**GOAL**: Decide whether each statement below agrees with the planning appeal passage, answering yes or no and quoting the words from the passage that settle it. 1. The TLPI was gazetted on 7 July 2013. 2. By the time of the second joint expert report, Mr Kay accepted that the Neighbourhood Plan had been overtaken by events. 3. The planners agree that four buildings on the subject site are subject to the TLPI.

The Stanley Street and Ipswich Road Precinct, has as part of its Intent, a stated intention for six to eight storey development and also envisages a sliding scale of development intensity under which larger lot sizes are able to take advantage of greater yields. There is a clear tension in this part of the Plan to which later reference will be made. As part of Trentham’s case, it contends that the Neighbourhood Plan has been overtaken by events to the extent that it fails to take into consideration, the substantial land use, urban design and built form implications associated with the PDA and subsequent adoption of the Development Scheme by the State for that area , and internal inconsistencies, particularly in respect of establishing the level of assessment when dealing with site area, height and gross floor area , as well as failing to clearly document Council’s planning intentions in relation to these issues. Mr Kay, the expert town planner who gave evidence on behalf of Council, did not specifically agree with Mr Ovenden, the town planner for Trentham, in the first joint expert report that the Neighbourhood Plan had been overtaken by events; but by the time of the second joint expert report he had come around to that point of view. In addition to the PDA, Mr Kay opines that the Kangaroo Point South Neighbourhood Plan promulgated after the Neighbourhood Plan is also relevant to this issue.
The town planners met for a second time and produced a supplementary joint expert report, essentially because the appellant was given leave to file a Further Amended Notice of Appeal dated 15 August 2013 relating to two events which had occurred after the commencement of the appeal. On 7 July 2013 Council adopted a Temporary Local Planning Instrument 01/13 (TLPI) which was gazetted on 8 July 2013, which the planners agree is designed to facilitate the protection of residential buildings constructed prior to 1911. The planners agree that there are three buildings on the subject site that are identified as being subject to the TLPI, being 14, 16 and 18 Reid Street, Woolloongabba. I will refer to the terms of the TLPI later in these reasons. The Further Amended Notice of Appeal dated 15 August 2013 asserts that the proposed development conflicts with, or has potential to conflict with, the TLPI.

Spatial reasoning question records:
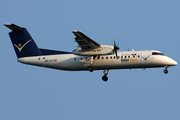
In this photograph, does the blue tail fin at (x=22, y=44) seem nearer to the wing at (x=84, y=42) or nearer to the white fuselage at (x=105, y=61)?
the white fuselage at (x=105, y=61)

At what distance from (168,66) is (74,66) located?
8.57m

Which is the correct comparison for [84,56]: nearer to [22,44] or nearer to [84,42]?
[84,42]

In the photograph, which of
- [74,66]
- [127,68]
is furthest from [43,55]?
[127,68]

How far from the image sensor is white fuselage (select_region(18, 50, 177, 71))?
83.5 feet

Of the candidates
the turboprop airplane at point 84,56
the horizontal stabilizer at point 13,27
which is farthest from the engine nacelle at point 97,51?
the horizontal stabilizer at point 13,27

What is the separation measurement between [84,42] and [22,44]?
6.93 metres

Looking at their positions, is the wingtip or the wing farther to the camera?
the wingtip

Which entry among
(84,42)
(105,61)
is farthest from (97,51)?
(84,42)

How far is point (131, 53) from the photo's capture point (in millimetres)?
26078

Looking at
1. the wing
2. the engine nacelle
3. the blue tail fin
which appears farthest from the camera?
the blue tail fin

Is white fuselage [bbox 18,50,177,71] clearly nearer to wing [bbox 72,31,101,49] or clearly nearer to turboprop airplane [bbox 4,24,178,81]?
turboprop airplane [bbox 4,24,178,81]

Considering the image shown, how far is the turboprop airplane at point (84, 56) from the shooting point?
25422 mm

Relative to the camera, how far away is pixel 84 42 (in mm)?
25375

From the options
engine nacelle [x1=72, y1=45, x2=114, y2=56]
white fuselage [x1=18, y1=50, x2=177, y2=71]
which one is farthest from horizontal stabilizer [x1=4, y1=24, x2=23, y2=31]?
engine nacelle [x1=72, y1=45, x2=114, y2=56]
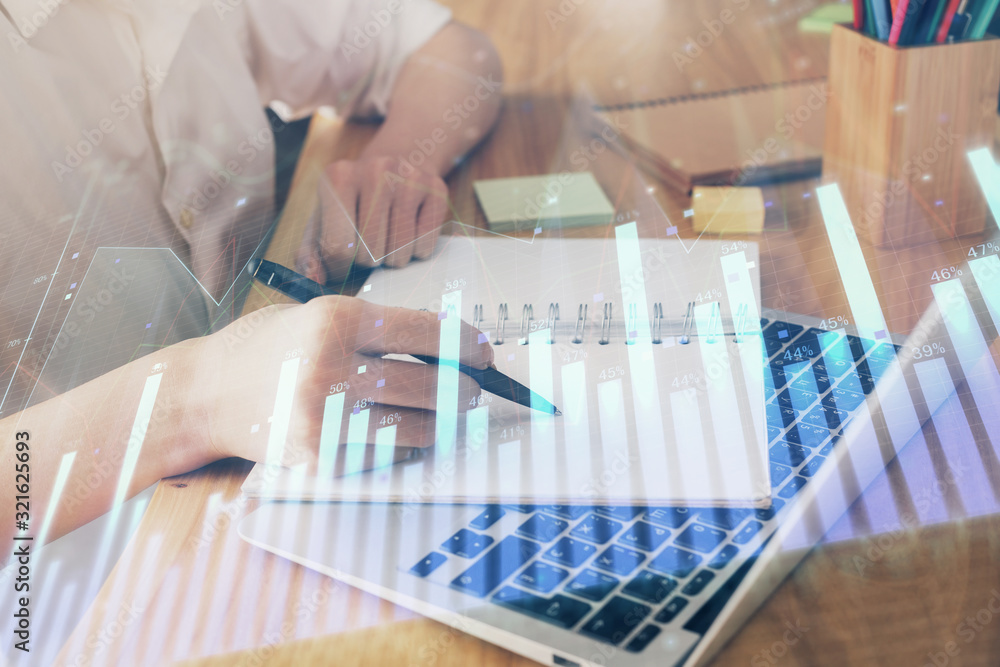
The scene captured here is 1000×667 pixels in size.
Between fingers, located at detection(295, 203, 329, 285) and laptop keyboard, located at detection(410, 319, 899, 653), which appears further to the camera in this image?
fingers, located at detection(295, 203, 329, 285)

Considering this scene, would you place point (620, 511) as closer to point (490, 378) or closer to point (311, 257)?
point (490, 378)

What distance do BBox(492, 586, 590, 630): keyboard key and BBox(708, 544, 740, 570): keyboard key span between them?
2.1 inches

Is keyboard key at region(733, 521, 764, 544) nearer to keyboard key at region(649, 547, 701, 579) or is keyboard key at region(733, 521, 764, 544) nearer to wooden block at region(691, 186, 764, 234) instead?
keyboard key at region(649, 547, 701, 579)

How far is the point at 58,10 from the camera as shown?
20.2 inches

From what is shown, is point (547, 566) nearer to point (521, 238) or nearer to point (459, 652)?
point (459, 652)

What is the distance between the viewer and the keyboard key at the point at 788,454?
297 millimetres

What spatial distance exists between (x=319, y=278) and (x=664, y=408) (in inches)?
9.9

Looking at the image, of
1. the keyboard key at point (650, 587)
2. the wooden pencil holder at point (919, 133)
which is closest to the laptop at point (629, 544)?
the keyboard key at point (650, 587)

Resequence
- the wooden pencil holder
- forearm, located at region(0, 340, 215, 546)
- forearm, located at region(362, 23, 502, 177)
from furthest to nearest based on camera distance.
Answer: forearm, located at region(362, 23, 502, 177) → the wooden pencil holder → forearm, located at region(0, 340, 215, 546)

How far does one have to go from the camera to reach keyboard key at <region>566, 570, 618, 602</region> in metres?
0.25

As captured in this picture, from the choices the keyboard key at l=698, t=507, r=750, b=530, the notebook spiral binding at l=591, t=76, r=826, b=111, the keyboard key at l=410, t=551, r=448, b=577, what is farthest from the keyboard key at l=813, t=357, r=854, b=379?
the notebook spiral binding at l=591, t=76, r=826, b=111

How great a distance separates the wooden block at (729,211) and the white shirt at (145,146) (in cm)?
35

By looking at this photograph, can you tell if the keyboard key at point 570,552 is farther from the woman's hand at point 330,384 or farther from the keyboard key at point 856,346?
the keyboard key at point 856,346

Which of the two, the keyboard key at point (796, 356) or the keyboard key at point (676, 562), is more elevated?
the keyboard key at point (796, 356)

**EXERCISE RESPONSE**:
1. No: "On 7 July 2013 Council adopted a Temporary Local Planning Instrument 01/13 (TLPI) which was gazetted on 8 July 2013"
2. Yes: "but by the time of the second joint expert report he had come around to that point of view"
3. No: "there are three buildings on the subject site that are identified as being subject to the TLPI"